Michael Moore s’est fait une spécialité de sujets polémiques, portant le fer là où ça fait mal, qu’il s’agisse des méfaits du capitalisme financier, de la fascination de certains pour les armes ou du manque de transparence en matière politique. Malgré son titre guerrier, Where to invade next est à ranger à part, le cinéaste parcourant cette fois le monde pour constituer un catalogue de ce qui marche. Avec l’idée, en creux, de montrer aux Américains qu’il existe des pistes pour apporter un mieux-être qui semble trop souvent hors de portée. On pourra sans doute ergoter sur une certaine naïveté dans le traitement de tel ou tel sujet, surtout quand il s’agit de la France et que l’on ne se reconnaît pas vraiment dans les images du documentariste, même si l’écart entre sa vision du monde et la réalité n’est pas aussi béant que dans Sicko, consacré aux systèmes de santé.

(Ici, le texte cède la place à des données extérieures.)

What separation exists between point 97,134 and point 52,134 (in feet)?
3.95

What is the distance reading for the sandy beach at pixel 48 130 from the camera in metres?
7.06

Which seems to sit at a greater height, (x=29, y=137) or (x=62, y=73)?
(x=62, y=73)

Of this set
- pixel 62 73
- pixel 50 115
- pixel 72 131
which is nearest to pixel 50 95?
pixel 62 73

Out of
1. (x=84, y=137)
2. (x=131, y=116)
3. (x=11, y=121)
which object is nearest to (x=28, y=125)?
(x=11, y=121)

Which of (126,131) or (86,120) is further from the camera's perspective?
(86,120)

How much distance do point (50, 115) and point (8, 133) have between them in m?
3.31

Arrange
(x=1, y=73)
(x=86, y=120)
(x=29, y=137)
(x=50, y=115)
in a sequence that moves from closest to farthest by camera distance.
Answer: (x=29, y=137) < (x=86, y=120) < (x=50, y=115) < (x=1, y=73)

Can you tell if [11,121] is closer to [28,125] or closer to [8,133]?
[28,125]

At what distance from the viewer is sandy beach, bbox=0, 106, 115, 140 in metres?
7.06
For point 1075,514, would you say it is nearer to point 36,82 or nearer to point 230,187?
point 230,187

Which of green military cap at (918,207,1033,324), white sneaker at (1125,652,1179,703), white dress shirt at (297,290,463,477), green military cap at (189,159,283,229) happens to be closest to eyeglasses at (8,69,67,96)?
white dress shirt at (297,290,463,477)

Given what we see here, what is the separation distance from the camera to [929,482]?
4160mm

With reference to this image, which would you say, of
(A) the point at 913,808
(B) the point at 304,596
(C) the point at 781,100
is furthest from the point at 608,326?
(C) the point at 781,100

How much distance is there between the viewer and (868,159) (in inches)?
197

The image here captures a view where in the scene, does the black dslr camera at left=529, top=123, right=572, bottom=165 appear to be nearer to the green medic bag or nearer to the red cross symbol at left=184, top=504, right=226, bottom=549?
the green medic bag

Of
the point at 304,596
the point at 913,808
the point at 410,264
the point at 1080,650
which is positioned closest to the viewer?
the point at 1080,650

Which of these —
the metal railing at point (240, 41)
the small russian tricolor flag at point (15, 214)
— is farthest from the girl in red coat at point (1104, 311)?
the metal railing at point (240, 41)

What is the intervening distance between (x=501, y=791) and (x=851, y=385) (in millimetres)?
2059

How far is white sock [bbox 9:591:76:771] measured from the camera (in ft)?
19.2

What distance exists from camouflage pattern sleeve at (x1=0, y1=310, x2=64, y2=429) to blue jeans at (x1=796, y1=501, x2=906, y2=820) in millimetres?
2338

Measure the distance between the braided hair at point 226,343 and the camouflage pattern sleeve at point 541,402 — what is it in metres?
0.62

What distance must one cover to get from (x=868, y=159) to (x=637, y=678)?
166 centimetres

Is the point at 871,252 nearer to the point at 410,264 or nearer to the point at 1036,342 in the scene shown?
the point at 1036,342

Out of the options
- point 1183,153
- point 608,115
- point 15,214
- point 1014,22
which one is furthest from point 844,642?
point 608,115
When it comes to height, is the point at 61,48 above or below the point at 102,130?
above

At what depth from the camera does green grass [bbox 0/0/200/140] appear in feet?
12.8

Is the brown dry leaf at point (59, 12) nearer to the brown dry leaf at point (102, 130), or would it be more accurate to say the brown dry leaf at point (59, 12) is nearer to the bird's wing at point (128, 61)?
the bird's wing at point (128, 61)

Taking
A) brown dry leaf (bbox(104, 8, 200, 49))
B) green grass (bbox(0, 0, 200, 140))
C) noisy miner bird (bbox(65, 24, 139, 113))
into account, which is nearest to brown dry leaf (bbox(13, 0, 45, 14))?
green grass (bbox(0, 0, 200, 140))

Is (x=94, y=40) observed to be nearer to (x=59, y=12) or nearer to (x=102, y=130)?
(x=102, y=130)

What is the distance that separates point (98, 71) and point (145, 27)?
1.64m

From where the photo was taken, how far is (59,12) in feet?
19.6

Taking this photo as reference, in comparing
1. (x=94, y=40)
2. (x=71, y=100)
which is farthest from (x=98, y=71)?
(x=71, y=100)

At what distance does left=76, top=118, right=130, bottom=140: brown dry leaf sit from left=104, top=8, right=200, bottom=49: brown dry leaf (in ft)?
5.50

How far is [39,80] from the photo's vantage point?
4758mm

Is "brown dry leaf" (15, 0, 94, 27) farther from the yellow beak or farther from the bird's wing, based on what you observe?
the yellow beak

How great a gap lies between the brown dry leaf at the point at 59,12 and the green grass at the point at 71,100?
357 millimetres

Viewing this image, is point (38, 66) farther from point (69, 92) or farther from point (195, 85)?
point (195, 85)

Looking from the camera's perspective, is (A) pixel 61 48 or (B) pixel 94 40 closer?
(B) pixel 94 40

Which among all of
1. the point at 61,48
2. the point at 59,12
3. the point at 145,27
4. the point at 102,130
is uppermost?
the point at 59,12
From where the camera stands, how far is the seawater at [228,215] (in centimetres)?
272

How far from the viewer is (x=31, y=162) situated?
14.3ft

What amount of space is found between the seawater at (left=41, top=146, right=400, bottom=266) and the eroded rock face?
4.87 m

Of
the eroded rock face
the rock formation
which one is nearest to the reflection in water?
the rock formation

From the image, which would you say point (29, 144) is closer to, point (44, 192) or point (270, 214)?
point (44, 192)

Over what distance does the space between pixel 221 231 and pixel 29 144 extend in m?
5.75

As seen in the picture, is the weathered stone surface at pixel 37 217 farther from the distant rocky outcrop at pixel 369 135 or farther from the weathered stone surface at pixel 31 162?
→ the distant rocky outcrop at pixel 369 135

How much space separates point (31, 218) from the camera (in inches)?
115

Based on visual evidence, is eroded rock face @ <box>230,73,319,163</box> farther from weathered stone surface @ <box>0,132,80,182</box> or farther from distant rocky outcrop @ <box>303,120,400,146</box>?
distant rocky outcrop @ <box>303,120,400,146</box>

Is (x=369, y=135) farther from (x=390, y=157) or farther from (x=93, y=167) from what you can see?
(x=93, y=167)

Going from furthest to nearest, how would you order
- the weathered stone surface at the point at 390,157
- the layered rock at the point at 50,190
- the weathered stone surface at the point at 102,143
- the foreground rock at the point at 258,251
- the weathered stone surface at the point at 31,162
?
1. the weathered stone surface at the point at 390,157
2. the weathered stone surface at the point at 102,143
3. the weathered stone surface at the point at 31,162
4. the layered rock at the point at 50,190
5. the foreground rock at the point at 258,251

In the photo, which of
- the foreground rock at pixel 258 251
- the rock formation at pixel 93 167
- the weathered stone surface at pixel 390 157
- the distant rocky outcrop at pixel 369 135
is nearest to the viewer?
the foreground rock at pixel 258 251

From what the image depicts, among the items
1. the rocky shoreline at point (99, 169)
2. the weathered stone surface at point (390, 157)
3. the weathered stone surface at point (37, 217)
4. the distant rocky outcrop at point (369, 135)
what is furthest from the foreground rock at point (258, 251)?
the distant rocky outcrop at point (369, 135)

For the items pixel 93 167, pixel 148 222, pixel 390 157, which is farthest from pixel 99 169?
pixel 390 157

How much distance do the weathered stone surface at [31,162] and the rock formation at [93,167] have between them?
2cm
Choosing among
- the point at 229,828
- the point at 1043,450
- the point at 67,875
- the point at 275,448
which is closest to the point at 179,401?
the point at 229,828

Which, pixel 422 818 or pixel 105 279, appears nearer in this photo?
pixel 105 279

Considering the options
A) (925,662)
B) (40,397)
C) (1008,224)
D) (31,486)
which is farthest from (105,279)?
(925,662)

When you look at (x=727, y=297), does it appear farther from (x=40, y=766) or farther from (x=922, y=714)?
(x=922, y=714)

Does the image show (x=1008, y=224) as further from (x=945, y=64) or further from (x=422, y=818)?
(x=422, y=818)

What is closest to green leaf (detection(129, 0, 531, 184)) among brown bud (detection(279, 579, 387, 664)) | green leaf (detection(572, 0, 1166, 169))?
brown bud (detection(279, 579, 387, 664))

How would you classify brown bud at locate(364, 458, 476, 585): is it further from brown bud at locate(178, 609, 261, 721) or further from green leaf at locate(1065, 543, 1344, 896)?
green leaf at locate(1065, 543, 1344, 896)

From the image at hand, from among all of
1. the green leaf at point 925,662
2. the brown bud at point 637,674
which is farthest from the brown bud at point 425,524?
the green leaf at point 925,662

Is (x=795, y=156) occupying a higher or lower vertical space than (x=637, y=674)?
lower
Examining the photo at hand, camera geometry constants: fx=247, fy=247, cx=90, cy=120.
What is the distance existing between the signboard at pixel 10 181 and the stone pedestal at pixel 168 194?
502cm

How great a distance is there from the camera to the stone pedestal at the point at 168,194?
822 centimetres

Bien sûr que Moore est horripilant. Sa façon de se mettre en scène, de se glisser à l’intérieur de chaque plan. Sa propension à stigmatiser les uns, à idéaliser les autres sans chercher à nuancer son propos. Mais ces défauts deviennent des qualités dès lors que son cinéma devient un instrument de combat. Non pas pour une idéologie précise, mais bien au service de l’humanité. Et il nous venge de toutes nos frustrations en nous expliquant, comme le proclamait Ken Loach à Cannes, qu’un autre monde est possible. Le problème est que le cinéma ne peut pas tout, c’est un euphémisme. La Palme d’or remportée par notre homme pour son Fahrenheit 9/11 a eu beau mettre en lumière la pitoyable nullité de George W., ce dernier n’en a pas moins été réélu deux ans plus tard !
Yves ALION
Film documentaire américain de Michael MOORE (2015). 2h.